Order of vanishing of Artin $L$-functions at $s=1$ Let $E/F$ be a finite Galois extension of number fields with Galois group $G$. Let $S$ be a finite set of places of $F$ containing the infinite places. For $\chi$ an irreducible complex character of $G$, let $L_S(s,\chi)$ denote the $S$-truncated Artin $L$-function attached to $\chi$. If $1_G$ denotes the trivial character then $L_S(s,1_G)$ becomes the $S$-truncated Dedekind-zeta function of $F$, and so by the  analytic class number formula this has a simple pole at $s=1$. However, if $\chi$ is a non-trivial irreducible character then $L_S(s,\chi)$ has neither a zero nor a pole at $s=1$. One can prove this by reducing to linear characters using Brauer induction; the case of linear characters comes down to the same claim for Hecke $L$-series, which is proven in Lemma 13.3 of Cohomology of number fields (available here).
Another way of saying all this is that if $\chi$ is a virtual complex character of $G$ then $L_S(s,\chi)$ has a pole of order $\langle \chi, 1_G \rangle_G$ (the usual inner product of characters of $G$) at $s=1$.
My question is: can you provide a neat reference for this fact that I can quickly cite in a paper I am working on without having to go into the explanation above? 
 A: Iwaniec and Kowalski sketch the argument in their book on analytic number theory, Corollary 5.47 and the discussion preceding it, in pages 142-143.
They do not prove the non-vanishing of Hecke L-functions (but they give the statement, with a zero-free region) or Brauer's induction (but they reference Serre's book on representation theory).

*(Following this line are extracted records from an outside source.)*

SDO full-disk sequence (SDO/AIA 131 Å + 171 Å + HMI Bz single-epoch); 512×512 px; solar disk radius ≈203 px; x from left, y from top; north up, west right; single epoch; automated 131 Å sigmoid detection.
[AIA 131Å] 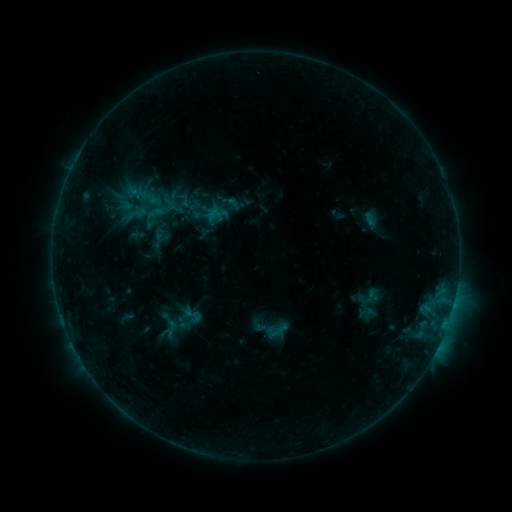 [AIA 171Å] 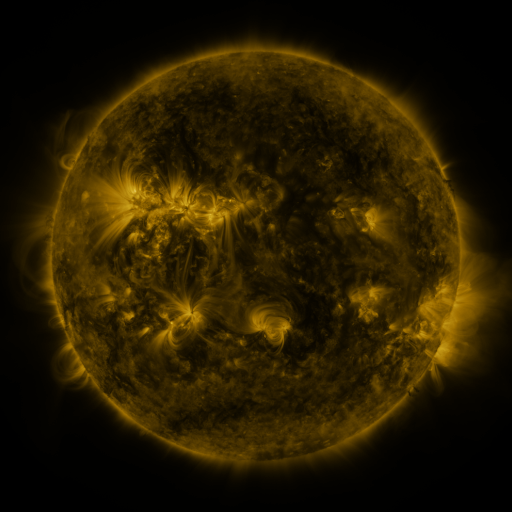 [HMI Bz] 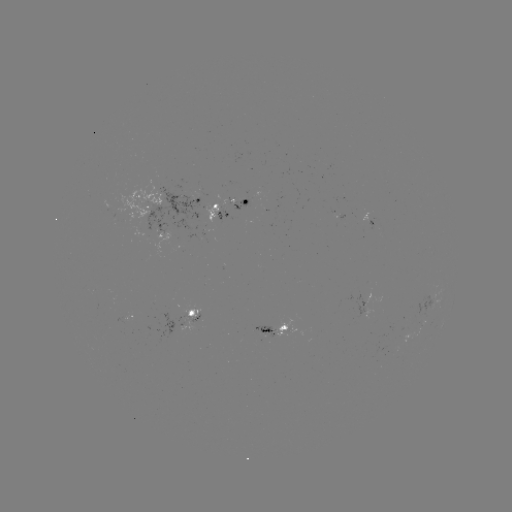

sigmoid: <bbox>179, 304, 205, 326</bbox>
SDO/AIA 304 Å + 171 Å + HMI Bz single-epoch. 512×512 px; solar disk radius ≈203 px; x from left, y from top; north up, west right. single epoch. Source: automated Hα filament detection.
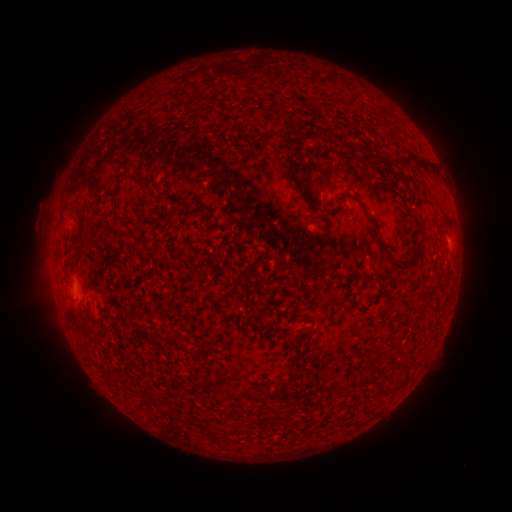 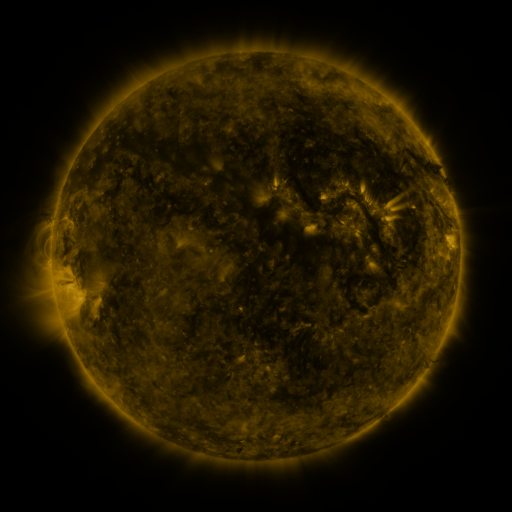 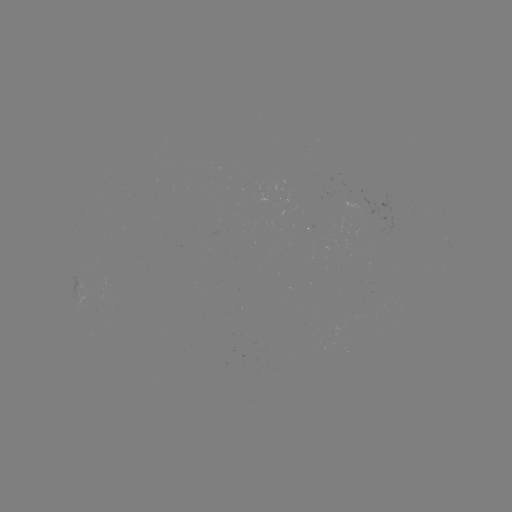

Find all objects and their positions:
filament: <bbox>333, 97, 344, 106</bbox>
filament: <bbox>279, 108, 293, 119</bbox>
filament: <bbox>285, 121, 296, 143</bbox>
filament: <bbox>340, 140, 349, 151</bbox>
filament: <bbox>399, 154, 414, 171</bbox>
filament: <bbox>136, 170, 155, 184</bbox>
filament: <bbox>300, 177, 323, 210</bbox>
filament: <bbox>353, 193, 372, 210</bbox>
filament: <bbox>438, 202, 451, 225</bbox>
filament: <bbox>394, 218, 429, 272</bbox>
filament: <bbox>73, 231, 89, 256</bbox>
filament: <bbox>383, 240, 392, 258</bbox>
filament: <bbox>353, 274, 379, 287</bbox>
filament: <bbox>185, 417, 197, 424</bbox>
filament: <bbox>208, 428, 219, 437</bbox>
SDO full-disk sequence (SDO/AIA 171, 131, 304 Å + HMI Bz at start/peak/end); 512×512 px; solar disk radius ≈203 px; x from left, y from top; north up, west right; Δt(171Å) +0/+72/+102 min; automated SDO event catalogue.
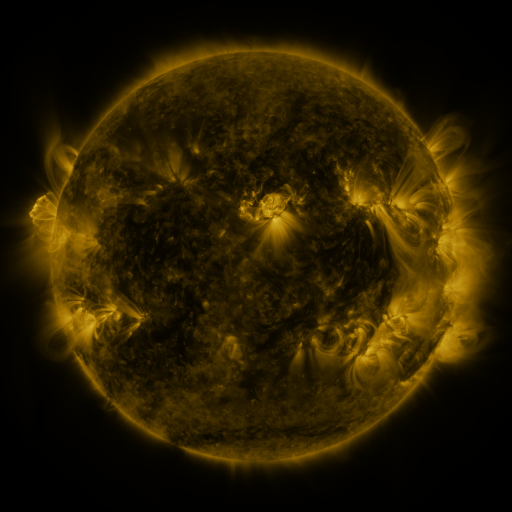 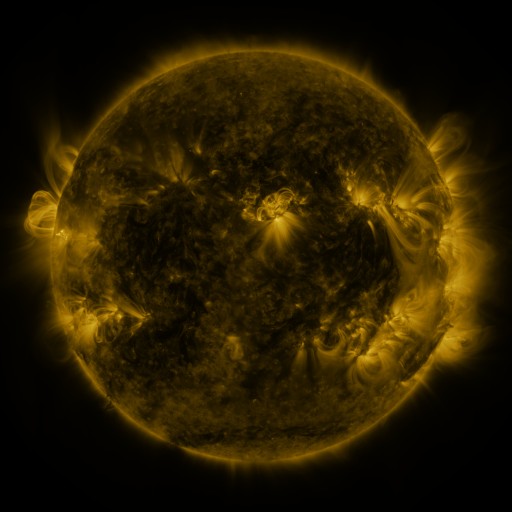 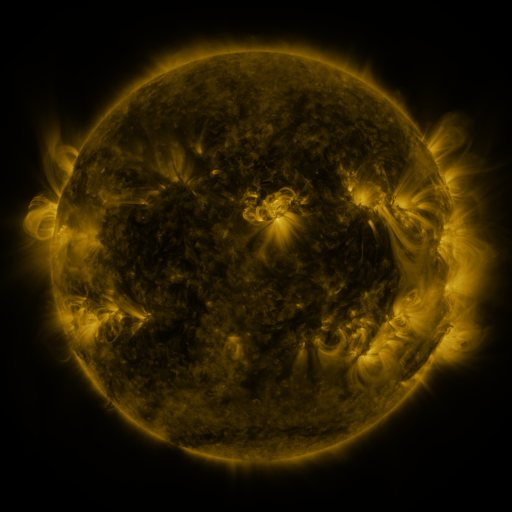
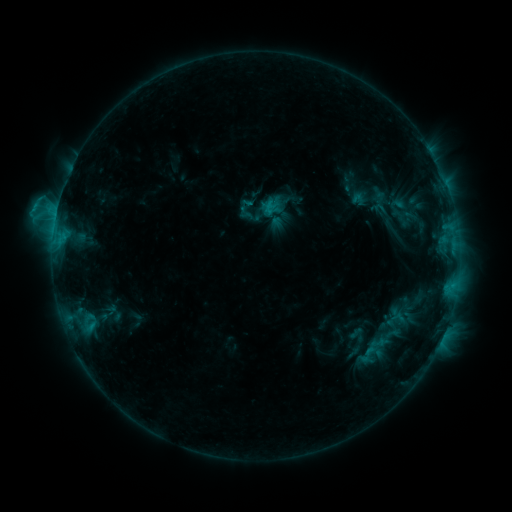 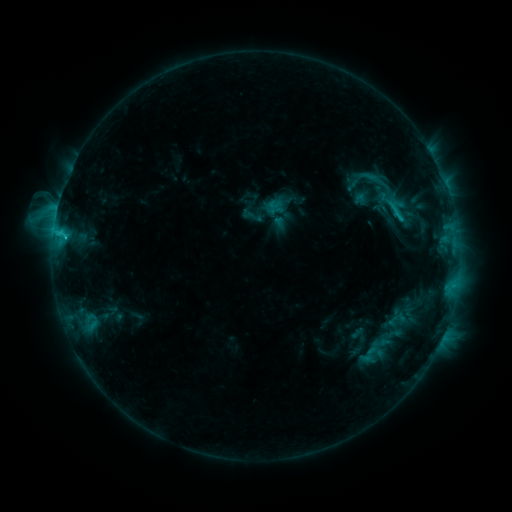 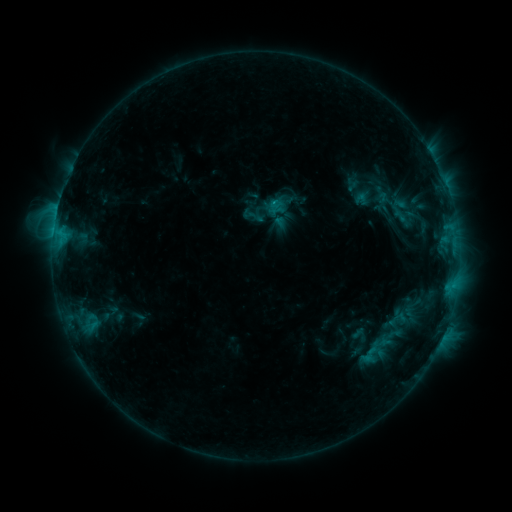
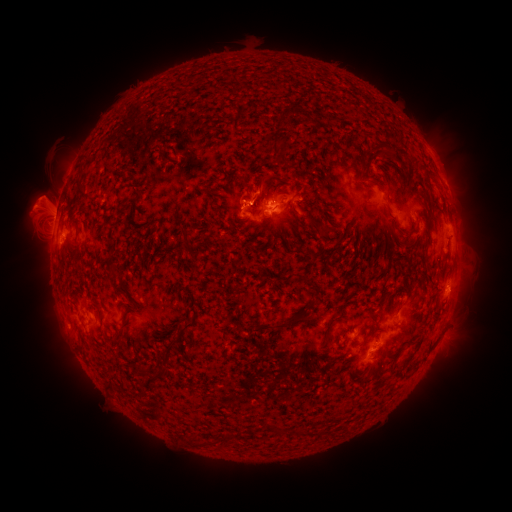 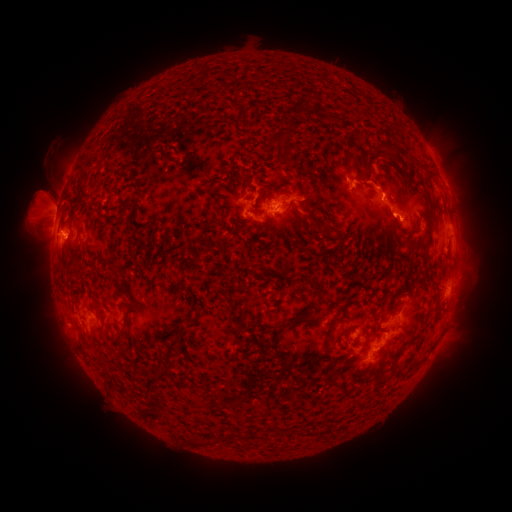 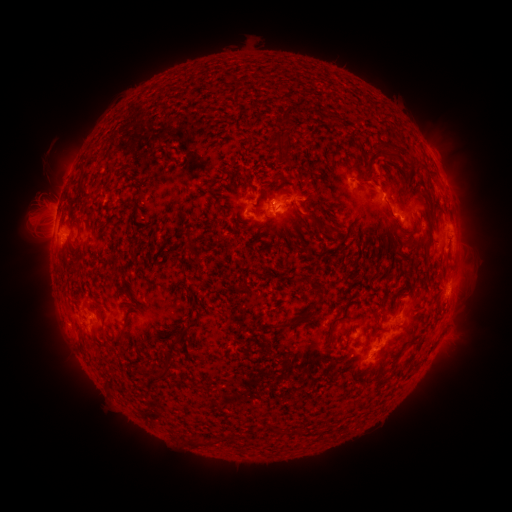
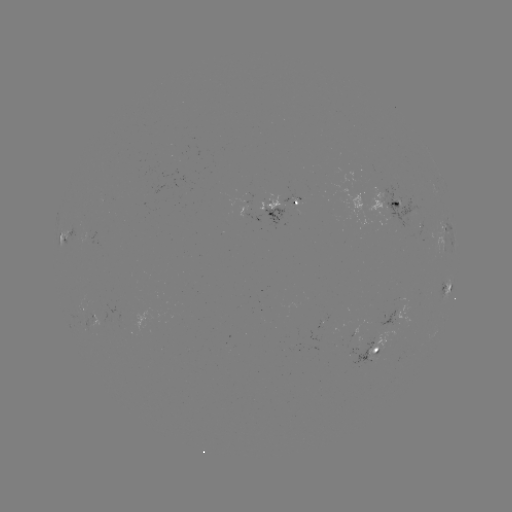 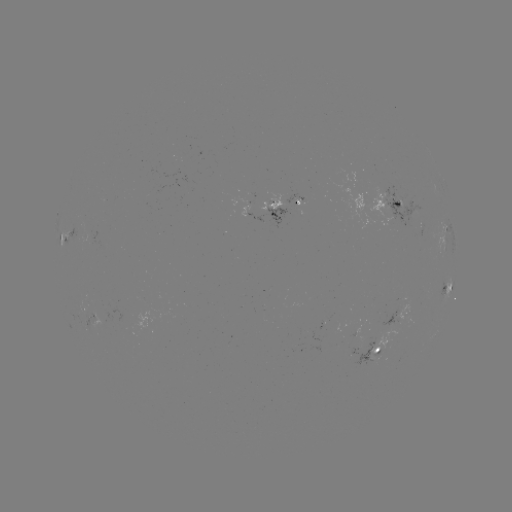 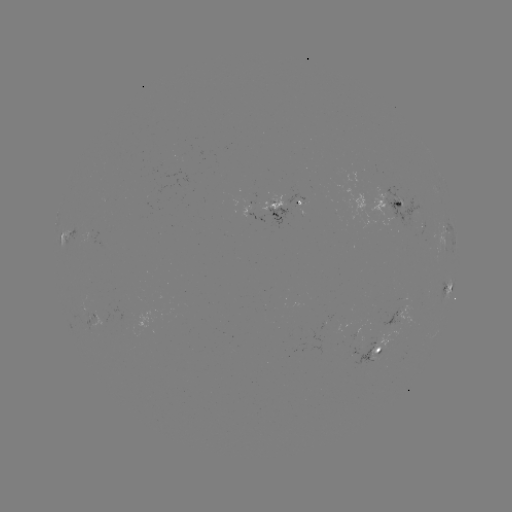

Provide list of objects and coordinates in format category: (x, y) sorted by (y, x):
C2.5 flare: (66, 239)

COROLLARY 5.47. Let $\rho$ be a non-trivial irreducible Galois
  representation of $K/\mathbb{Q}$. Then $L(\rho,s)$ has neither poles
  nor zeros on the line $\mathrm{Re}(s)=1$.
Proof. This follows by (5.106) because the L-functions of non-trivial
  Hecke Grossencharakters are entire and do not vanish on the line
  $\mathrm{Re}(s)=1$ (Theorem 5.35).

Equation (5.106) is
$$L(\rho,s)=\prod_i L(\pi_i,s)^{n_i}=\prod_i L(\xi_i,s)^{n_i}$$
where $\mathrm{Tr}\,\rho=\sum n_i \mathrm{Tr} \, \pi_i$, and $\pi_i$ is induced from the abelian character $\xi_i$, and includes a discussion of why it follows from Brauer's induction and invariance of induction.


*

*Henryk Iwaniec and Emmanuel Kowalski, Analytic number theory, American Mathematical Society Colloquium Publications, 53, American Mathematical Society, Providence, RI, 2004


On a historical note, Brauer discusses $L(\rho,1)$ in his seminal 1947-1950 papers, but only for abelian characters, attributing the non-vanishing result to Landau. I can't find the result for general $\rho$ in the follow-up papers by van der Wall and Heilbronn, but no doubt Artin was aware of the result, conditional on the induction result.